Monday, December 05, 2005

housing and stuff

Due to the location of my new job, I spend a lot of time looking at Frank Gehry's architecture. It's distinctive if not moving. Now, according to New York magazine, because of Gehry's latest projects in Manhattan and Brooklyn - including the proposed Atlantic Yards - New York's architectural snooze is over.

But how can we be a city of glamorous cutting-edge architecture without finally getting our own Frank Gehry building or two or—hell, sure, why not—nineteen? The first, under construction on the West Side Highway in Chelsea, is a nine-story headquarters for Barry Diller’s InterActiveCorp. It’s a new Gehry iteration; instead of an exploded giant tin can, it will be boxier, more traditionally building-esque, with townhouse-size modules and wedding-cake setbacks wrapped in translucent textured glass. “We’re gonna do more things behind there, too,” Gehry says, suggesting a future Gehryfication of Tenth Avenue. “Housing and stuff.”
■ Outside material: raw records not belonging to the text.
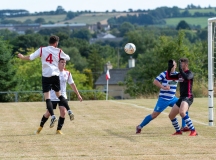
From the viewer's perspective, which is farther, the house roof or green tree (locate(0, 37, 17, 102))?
the house roof

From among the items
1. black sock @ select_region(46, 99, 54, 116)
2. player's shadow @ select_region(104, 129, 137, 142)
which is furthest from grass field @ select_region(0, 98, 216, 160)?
black sock @ select_region(46, 99, 54, 116)

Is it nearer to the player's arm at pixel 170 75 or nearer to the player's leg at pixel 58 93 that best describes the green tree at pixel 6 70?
the player's leg at pixel 58 93

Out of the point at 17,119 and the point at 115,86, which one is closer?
the point at 17,119

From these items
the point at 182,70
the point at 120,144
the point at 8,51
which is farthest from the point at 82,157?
the point at 8,51

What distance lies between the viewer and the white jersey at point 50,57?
13.9 m

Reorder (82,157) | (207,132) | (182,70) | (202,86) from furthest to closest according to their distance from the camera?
(202,86)
(207,132)
(182,70)
(82,157)

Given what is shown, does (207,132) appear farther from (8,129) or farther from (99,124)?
(8,129)

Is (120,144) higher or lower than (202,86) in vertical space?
higher

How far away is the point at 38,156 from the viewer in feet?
35.9

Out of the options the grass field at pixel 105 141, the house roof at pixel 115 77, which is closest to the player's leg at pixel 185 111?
the grass field at pixel 105 141

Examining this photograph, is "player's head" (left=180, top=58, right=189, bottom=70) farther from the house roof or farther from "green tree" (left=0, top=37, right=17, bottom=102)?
the house roof

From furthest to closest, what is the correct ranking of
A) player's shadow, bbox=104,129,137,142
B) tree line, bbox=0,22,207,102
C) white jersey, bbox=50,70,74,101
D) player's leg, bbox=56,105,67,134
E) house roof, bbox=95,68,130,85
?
house roof, bbox=95,68,130,85
tree line, bbox=0,22,207,102
white jersey, bbox=50,70,74,101
player's leg, bbox=56,105,67,134
player's shadow, bbox=104,129,137,142

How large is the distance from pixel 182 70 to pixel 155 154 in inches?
125

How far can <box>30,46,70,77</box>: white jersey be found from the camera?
45.5 ft
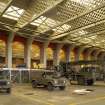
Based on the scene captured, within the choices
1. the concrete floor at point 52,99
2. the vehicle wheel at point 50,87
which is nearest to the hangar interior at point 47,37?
the vehicle wheel at point 50,87

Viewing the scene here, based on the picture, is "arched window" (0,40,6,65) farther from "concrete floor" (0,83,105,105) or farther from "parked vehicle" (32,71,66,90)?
"concrete floor" (0,83,105,105)

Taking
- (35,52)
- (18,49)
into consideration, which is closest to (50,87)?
(18,49)

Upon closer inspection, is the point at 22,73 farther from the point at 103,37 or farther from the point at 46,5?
the point at 103,37

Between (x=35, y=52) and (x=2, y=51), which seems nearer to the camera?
(x=2, y=51)

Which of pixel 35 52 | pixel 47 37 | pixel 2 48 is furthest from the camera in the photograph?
pixel 35 52

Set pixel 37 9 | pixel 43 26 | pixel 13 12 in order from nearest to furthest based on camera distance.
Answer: pixel 37 9 → pixel 13 12 → pixel 43 26

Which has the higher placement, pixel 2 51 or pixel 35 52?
pixel 35 52

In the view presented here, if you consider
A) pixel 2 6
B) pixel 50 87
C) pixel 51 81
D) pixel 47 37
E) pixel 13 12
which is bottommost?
pixel 50 87

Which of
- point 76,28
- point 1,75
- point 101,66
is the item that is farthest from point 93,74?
point 1,75

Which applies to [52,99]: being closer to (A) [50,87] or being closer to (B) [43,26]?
(A) [50,87]

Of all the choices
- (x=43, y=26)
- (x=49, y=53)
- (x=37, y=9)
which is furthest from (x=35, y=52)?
(x=37, y=9)

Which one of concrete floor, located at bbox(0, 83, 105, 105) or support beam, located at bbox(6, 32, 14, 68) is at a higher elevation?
support beam, located at bbox(6, 32, 14, 68)

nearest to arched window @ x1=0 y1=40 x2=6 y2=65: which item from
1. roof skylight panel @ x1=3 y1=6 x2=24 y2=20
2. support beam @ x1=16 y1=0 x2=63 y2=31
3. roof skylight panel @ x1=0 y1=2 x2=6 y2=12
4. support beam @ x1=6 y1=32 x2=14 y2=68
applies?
support beam @ x1=6 y1=32 x2=14 y2=68

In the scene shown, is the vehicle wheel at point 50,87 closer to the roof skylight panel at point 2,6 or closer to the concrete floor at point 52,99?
the concrete floor at point 52,99
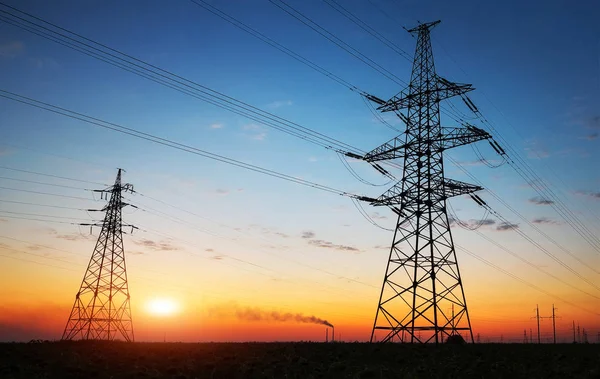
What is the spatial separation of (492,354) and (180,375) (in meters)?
20.8

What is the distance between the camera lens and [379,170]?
155ft

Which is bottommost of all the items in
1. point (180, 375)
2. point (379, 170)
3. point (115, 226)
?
point (180, 375)

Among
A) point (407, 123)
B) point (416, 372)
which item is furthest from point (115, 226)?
point (416, 372)

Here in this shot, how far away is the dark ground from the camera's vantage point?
83.9 feet

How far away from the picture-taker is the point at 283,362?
1136 inches

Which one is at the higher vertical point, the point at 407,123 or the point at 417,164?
the point at 407,123

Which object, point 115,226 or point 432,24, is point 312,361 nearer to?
point 432,24

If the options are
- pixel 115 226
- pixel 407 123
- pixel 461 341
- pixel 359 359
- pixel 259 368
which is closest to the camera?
pixel 259 368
And next spring, construction should begin on the first Gehry skyscraper on the planet, a 74-story apartment tower (plus hospital and school) just south of the Brooklyn Bridge. Given the string of abortive New York projects he’s been through (like the doomed ground-zero theater center), he doesn’t want to publish his design for Beekman Tower “until they’re sure they’re going to build.” But he showed me the renderings. For a Gehry building, it’s conservative, which isn’t necessarily a bad thing—a classic Manhattan skyscraper with several setbacks. But for a Manhattan high-rise it’s radical, since it will likely be clad in titanium—creased and wrinkled as if it’s a few yards of draped fabric rather than a dozen acres of metal.